Izrael zmaga się z drugą fala pandemii i wzrostem infekcji koronawirusa.
Technologia nadzoru Shin Bet jest wykorzystywana do śledzenia osób zarażonych koronawirusem od marca decyzją rządu. Premier wprowadzając monitorowanie obywateli, ominął Kneset, ponieważ obawiał się, że podkomisje parlamentarne opóźnią uruchomienie programu.
Czytaj także: „Wielki brat” koronawirusa. Wysyp aplikacji do śledzenia kontaktów
W końcu Kneset zezwolił na śledzenie obywateli zarejestrowanych jako zarażeni koronawirusem aż do 20 stycznia 2021 r. – informuje Reuters. Mimo protestów organizacji społecznych zajmującymi się prawami człowieka, które ostrzegają, ze służby specjalne dostały prawo do zbyt mocnej ingerencji w prywatność obywateli Izraela.
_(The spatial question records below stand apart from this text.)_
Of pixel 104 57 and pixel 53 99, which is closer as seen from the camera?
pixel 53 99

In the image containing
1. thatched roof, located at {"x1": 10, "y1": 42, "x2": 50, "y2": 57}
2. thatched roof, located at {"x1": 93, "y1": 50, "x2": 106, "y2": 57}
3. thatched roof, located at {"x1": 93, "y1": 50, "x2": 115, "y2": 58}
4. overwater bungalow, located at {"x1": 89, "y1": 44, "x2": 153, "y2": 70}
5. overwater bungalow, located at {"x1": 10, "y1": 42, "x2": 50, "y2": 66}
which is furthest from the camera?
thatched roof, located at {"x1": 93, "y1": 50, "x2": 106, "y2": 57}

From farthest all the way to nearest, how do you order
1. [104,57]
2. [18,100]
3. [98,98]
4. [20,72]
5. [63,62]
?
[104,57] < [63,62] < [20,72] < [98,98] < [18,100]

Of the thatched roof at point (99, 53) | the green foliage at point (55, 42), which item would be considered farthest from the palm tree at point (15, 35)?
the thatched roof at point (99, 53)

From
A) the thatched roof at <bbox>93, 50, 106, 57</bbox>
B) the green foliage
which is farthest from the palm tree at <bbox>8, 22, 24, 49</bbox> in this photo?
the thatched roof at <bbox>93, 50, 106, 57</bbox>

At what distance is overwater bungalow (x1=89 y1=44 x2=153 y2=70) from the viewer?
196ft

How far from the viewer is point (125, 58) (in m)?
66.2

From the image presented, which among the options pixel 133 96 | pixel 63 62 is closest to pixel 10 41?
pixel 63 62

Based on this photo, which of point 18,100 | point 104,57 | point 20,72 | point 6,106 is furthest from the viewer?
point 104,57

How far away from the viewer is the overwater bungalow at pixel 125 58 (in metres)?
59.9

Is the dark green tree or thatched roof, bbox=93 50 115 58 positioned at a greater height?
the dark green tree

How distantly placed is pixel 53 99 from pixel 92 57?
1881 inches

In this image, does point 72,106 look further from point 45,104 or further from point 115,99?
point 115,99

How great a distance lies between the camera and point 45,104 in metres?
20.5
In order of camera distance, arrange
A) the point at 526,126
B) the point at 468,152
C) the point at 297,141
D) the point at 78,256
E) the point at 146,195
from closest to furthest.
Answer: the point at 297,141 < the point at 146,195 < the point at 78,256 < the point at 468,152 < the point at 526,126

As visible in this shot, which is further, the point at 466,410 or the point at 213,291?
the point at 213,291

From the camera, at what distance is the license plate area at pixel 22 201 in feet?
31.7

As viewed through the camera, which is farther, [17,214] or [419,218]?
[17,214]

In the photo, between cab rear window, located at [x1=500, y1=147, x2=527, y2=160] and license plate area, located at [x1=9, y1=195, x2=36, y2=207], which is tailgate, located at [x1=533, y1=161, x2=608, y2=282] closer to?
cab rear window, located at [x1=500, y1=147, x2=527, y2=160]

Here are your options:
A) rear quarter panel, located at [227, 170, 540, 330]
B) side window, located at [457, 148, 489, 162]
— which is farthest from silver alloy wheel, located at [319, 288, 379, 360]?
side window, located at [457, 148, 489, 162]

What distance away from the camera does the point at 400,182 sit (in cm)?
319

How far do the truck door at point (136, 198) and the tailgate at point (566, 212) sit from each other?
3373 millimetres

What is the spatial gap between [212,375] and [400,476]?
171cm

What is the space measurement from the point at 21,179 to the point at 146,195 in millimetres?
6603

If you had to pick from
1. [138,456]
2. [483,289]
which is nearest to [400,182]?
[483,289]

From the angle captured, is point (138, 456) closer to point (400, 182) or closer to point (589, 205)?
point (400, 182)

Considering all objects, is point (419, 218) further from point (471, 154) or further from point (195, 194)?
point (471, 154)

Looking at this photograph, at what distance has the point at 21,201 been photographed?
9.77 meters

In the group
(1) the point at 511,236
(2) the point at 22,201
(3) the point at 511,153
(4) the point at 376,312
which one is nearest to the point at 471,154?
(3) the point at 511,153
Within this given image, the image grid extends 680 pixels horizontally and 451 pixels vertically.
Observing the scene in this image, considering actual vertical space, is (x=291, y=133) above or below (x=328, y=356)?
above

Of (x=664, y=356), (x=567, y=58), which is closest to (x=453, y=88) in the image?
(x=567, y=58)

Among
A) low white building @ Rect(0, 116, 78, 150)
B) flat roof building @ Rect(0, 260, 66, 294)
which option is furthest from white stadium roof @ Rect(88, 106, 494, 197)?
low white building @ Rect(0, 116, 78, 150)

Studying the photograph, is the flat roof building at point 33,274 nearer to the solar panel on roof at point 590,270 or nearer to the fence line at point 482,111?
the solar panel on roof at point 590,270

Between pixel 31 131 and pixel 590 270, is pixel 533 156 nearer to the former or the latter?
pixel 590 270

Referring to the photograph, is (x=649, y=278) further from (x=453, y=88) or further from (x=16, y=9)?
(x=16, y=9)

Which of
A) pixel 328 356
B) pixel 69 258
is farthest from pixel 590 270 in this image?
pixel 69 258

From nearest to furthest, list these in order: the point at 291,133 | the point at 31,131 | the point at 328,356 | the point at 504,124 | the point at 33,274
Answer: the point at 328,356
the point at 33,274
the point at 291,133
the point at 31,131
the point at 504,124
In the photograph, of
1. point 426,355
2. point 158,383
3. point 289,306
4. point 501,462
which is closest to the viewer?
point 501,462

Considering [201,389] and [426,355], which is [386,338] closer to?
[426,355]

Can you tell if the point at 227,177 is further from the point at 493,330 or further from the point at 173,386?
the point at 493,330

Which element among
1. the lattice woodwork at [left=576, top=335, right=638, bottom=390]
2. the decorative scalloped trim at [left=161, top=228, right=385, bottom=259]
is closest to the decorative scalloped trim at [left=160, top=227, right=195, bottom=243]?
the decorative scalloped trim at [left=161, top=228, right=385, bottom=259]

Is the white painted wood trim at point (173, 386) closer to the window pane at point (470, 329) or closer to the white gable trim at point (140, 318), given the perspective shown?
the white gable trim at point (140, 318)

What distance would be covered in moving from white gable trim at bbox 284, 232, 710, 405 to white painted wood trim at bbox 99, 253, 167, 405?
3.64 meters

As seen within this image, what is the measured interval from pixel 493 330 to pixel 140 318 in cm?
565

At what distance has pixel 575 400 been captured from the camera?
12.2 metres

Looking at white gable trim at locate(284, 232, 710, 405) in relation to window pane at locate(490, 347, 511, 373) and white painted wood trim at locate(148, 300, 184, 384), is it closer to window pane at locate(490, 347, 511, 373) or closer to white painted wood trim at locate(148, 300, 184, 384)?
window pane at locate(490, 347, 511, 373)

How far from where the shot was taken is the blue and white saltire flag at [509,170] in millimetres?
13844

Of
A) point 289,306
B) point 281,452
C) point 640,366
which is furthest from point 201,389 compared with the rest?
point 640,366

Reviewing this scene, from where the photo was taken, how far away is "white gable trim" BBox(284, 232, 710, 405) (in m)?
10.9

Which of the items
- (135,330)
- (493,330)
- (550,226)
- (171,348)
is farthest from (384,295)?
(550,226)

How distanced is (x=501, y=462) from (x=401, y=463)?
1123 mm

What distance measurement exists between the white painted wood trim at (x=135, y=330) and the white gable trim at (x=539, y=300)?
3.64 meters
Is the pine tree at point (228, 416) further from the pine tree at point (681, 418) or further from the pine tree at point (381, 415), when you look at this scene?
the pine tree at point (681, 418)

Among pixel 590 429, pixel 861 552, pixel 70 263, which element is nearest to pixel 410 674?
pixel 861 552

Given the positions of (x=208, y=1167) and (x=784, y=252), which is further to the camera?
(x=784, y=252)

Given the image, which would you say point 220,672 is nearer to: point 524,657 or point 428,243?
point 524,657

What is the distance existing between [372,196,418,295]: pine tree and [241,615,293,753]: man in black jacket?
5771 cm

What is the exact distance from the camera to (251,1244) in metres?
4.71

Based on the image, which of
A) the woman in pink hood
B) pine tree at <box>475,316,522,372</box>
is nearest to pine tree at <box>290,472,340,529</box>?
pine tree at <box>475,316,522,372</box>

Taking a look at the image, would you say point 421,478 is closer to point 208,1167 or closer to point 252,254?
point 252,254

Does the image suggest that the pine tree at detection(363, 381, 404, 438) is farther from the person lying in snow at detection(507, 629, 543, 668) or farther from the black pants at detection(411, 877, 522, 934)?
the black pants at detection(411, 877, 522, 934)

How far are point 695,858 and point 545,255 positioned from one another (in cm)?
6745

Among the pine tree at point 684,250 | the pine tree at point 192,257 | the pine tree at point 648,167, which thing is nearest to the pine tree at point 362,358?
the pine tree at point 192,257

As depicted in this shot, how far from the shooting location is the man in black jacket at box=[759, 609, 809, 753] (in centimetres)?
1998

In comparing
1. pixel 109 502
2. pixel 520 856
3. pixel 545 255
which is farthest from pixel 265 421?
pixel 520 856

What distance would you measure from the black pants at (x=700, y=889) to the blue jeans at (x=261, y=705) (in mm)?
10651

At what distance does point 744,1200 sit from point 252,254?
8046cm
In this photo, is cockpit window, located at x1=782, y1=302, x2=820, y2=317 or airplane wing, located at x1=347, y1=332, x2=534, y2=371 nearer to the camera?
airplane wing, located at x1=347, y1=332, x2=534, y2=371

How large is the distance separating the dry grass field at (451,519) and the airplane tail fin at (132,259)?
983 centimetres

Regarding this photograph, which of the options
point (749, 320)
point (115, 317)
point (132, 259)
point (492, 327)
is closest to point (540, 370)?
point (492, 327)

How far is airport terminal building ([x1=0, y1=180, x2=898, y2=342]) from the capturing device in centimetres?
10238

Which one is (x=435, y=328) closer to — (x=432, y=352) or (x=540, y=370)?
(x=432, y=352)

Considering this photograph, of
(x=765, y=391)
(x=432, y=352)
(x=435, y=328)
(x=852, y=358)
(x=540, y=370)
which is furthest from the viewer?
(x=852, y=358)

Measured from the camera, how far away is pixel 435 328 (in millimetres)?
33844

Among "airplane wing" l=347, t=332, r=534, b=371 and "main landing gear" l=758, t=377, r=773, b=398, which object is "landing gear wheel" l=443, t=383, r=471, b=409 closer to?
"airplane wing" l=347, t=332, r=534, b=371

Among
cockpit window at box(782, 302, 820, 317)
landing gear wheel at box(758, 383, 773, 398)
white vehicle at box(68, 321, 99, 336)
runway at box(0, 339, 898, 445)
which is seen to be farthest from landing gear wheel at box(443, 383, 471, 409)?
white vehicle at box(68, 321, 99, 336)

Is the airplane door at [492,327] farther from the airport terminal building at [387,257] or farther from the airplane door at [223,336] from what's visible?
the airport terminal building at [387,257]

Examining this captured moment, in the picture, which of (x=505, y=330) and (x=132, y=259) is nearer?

Shin Bet ma prawo sprawdzić z kim kontaktowały się osoby zarażone. Służby mogą sprawdzać dane lokalizacyjne w smartfonach do 14 dni przed diagnozą. Dane te są wykorzystywane do identyfikacji każdego, z kim mieli kontakt zarażeni, co ma pomóc w ich powiadomieniu, izolacji i zapobieżeniu rozprzestrzeniana się infekcji.